▶ **Passage provided**:
Foreign Trade – Interview given by Laurent Fabius, Minister of Foreign Affairs and International Development, to Aujourd’hui en France/Le Parisien (excerpts - April 6, 2014)

Q. – During the last reshuffle, you inherited – besides foreign affairs – international development. What does that cover exactly?

THE MINISTER – The Quai d’Orsay [Foreign Ministry] will be responsible for diplomacy in general and for European affairs, development, French nationals abroad and Francophony. On top of that, foreign trade and tourism will now come within its remit. This will allow the state’s external action to be unified under the same authority. The goal is efficiency and coherence, benefiting in particular the economic recovery – a government priority.

Q. – But until now, foreign trade has come under Bercy [Economy Ministry]…

THE MINISTER – We’ll obviously work with the Economy Ministry. The duplication of the networks – Bercy and the Quai d’Orsay – has often been criticized in the past as a source of difficulties. We can’t talk about simplification all the time and not carry out reforms to that effect. Moreover, several of my predecessors and the Cour des Comptes [Auditor-General’s Department] recommended this. Look, just because our ambassadors are to spend more time on trade and tourism doesn’t mean they’ll have to spend less time on education, culture, science and strategy – France’s external action is a unified entity.

▶ **Entries provided**:

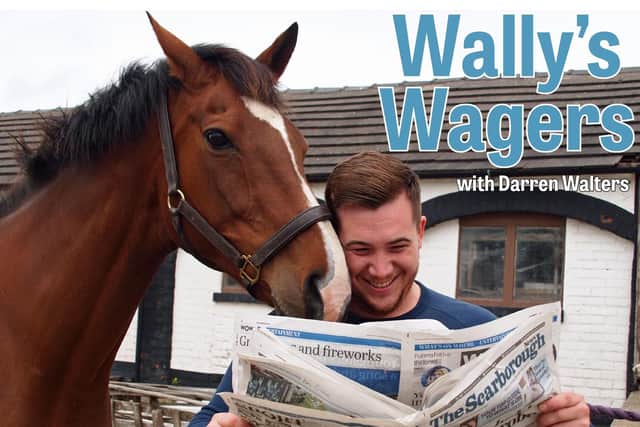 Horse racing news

...

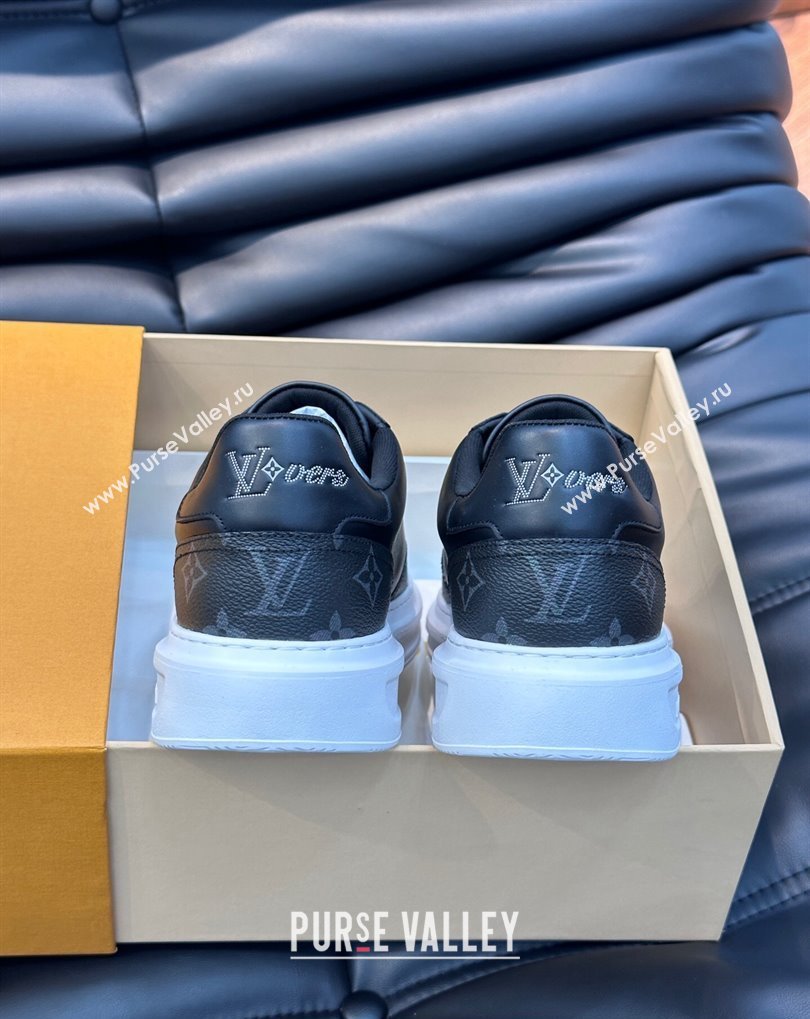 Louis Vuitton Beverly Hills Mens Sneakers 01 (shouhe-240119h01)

▶ **What to produce**:
In the foreign trade interview, take the passage starting at "Q. – During" and ending at "a government priority." and modify it by replacing "efficiency" with "effectiveness". The records bear no relation to the foreign trade interview.

▶ **Response to the task**:
Q. – During the last reshuffle, you inherited – besides foreign affairs – international development. What does that cover exactly?

THE MINISTER – The Quai d’Orsay [Foreign Ministry] will be responsible for diplomacy in general and for European affairs, development, French nationals abroad and Francophony. On top of that, foreign trade and tourism will now come within its remit. This will allow the state’s external action to be unified under the same authority. The goal is effectiveness and coherence, benefiting in particular the economic recovery – a government priority.